I just bought myself a Bronica ETRS set. 
I have a question about the ae-ii now. 
If I look through the finder I can see that circle in the middle and around a rectangle. What will be on the frame just what's in that rectangle or the whole picture in the finder? 
I want to make sure before I start shooting. 
Thank you for your time! 

Send from my C64 using load "*", 8,1 and run!


----------



## timor (May 30, 2013)

:thumbup::thumbup: I am shooting ETRSi myself. What did you get in the set ?
Don't worry, what you see of the circle and rectangle in the viewfinder will not be on the film as this things are on the viewing screen. I don't think this is inside the AE-II. You can remove the AE-II and see what is on the mat "glass" (actually plastic). Bronica made several screens, most popular is plain, the others have microprisms of different configurations and I am looking for screen with marked frame for 35mm film.
Is the AE-II working properly ? Can you read LCD markings on the bottom of the screen ? (Shutter speed values). I am not sure if ETRS will fully cooperate with AE-II in auto mode. Have to check my manual, ETRSi will.


----------



## compur (May 30, 2013)

AE-II manual is here:
http://www.cameramanuals.org/bronica/bronica_etr_ae-ii_finder_e.pdf


----------



## jutaro (May 31, 2013)

The finder is working fine. I just want to know if I capture what I see (Full finder image)on film, or is that rectangle(which is smaller than the full finder image) indicating what goes on film? 

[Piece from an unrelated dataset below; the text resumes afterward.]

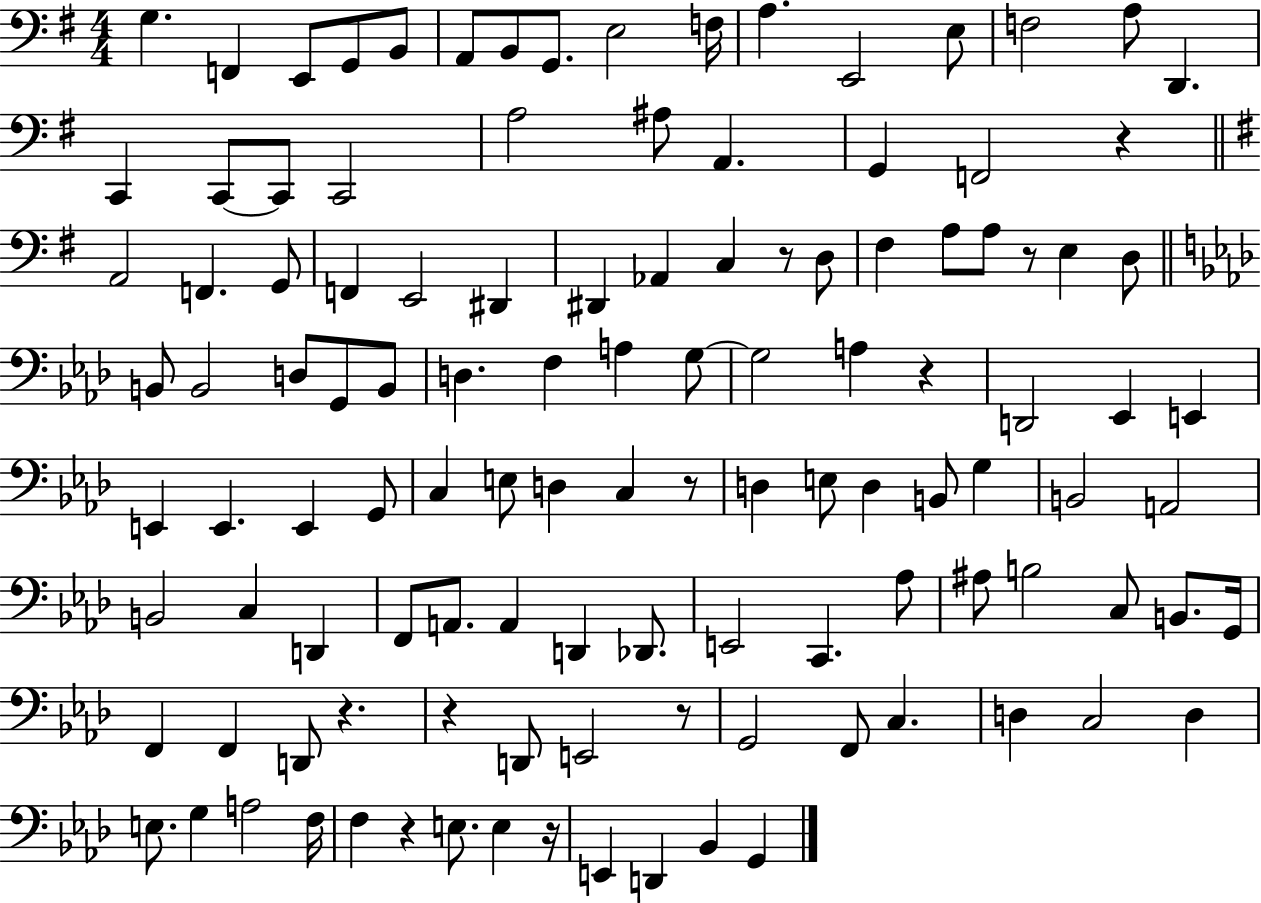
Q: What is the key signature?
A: G major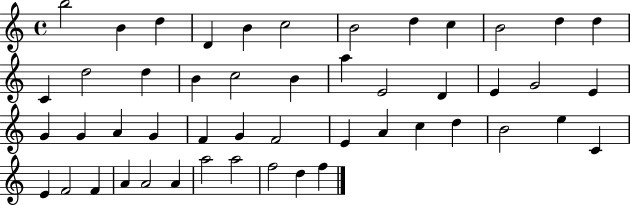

And the manuel doesn't help much in that case. 

Send from my C64 using load "*", 8,1 and run!


----------



## timor (May 31, 2013)

OK. I misunderstood you then. What you see in the whole viewfinder is very close to what is capture on the 120 film. But it looks like you have a focusing screen I've been looking for long time: Matte ETRS 135. Don't worry about that rectangle, it represents what camera will capture on the film, when used with 135 film in 35 mm back.


----------



## timor (May 31, 2013)

Manual for ETRS is here. Not very good pdf, htm is better.
Zenza Bronica ETRS / ETRC instruction manual, free user manual, PDF manual  

[url]http://www.butkus.org/chinon/bronica/bronica_etr/bronica_etr.htm
[/URL]


----------



## compur (May 31, 2013)

jutaro said:


> The finder is working fine. I just want to know if I capture what I see (Full finder image)on film, or is that rectangle(which is smaller than the full finder image) indicating what goes on film?
> 
> And the manuel doesn't help much in that case.



It does help if you read it all.  On page 2 of the specifications it says the finder shows 96% X 94% of the film image.


----------



## jutaro (May 31, 2013)

Oh. Your right. Sorry. Found it in my original manual. 
That answers my question. 
So there will be a little more on the actual photo. 
Good to know. 

Thanks everyone!!! 

Send from my C64 using load "*", 8,1 and run!


----------